# Arm Yourself with Data Structures

LeetCode 480, 803, 336 and 850.

Data structures are essential building blocks for composing efficient algorithms. In my previous posts, I’ve shown common uses of vectors (stacks), double-ended queues, priority queues (binary heaps) and hash maps in LeetCode problems. Today we’re going to see four more data structures that could be employed in coding questions.

## LC 480 Sliding Window Median

Given an array of n numbers and a sliding window of size k (k≤n) moving from the left to the right of the array, return the medians of the numbers in the window at each time.

A brute force solution could take O(n*k) time, since we need to iterate all the k numbers for each of the n-k+1 windows. However, batch processing the n-k+1 offline queries should lend us some opportunities to resolve them incrementally and thereby bring down the amortized cost of each query.

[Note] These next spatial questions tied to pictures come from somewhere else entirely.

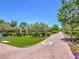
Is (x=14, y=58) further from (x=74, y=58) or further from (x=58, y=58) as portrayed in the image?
(x=74, y=58)

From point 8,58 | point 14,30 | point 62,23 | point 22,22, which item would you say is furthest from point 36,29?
point 8,58

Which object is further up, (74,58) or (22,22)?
(22,22)

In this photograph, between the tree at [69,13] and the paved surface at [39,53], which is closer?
the paved surface at [39,53]

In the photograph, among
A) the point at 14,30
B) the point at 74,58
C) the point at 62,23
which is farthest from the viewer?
the point at 14,30

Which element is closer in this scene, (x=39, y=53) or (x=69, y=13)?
(x=39, y=53)

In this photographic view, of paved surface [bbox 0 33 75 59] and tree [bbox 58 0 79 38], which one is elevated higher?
tree [bbox 58 0 79 38]

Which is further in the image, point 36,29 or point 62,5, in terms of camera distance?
point 36,29

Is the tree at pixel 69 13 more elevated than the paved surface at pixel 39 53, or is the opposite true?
the tree at pixel 69 13

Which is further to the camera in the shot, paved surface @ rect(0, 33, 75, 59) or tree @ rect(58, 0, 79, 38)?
tree @ rect(58, 0, 79, 38)

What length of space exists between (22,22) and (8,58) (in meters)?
90.5

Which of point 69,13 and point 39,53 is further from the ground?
point 69,13

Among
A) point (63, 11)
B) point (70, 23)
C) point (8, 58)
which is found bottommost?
point (8, 58)

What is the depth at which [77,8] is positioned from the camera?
30219 millimetres

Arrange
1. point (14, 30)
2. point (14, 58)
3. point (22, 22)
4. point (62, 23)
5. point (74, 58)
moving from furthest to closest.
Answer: point (22, 22)
point (14, 30)
point (62, 23)
point (14, 58)
point (74, 58)
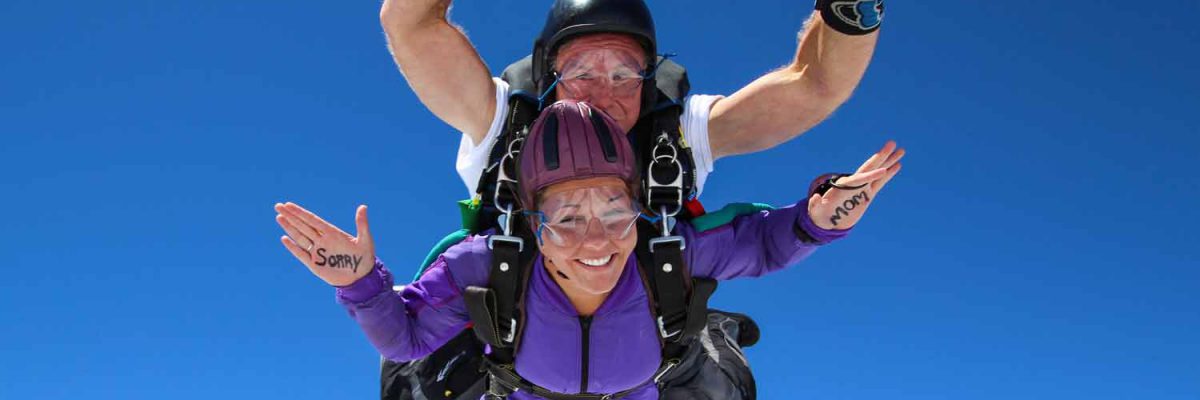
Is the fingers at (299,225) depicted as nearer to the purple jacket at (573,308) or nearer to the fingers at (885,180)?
the purple jacket at (573,308)

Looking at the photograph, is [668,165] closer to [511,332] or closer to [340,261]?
[511,332]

To achieve that, we’d like to separate the smaller ⌈k/2⌉ numbers and the larger ⌊k/2⌋ numbers in each window. Each time the window slides, we need to: (1) add a new number to one of the two groups to keep the variant that all those in the smaller group are not greater than any of those in the larger group, (2) rebalance the sizes of the two groups so that we could easily know the ⌊k/2⌋th and the⌈k/2⌉th smallest numbers, and (3) delete the leftmost number in the current window from the groups for the next iteration.

A binary heap is competent for doing (1) and (2) efficiently, but only a tree map could handle all the three in O(k) time. In the code snippet below, I used the B-tree map from the Rust standard library. In other languages you are more likely to use maps that are based on balanced binary search trees, such as red-black trees.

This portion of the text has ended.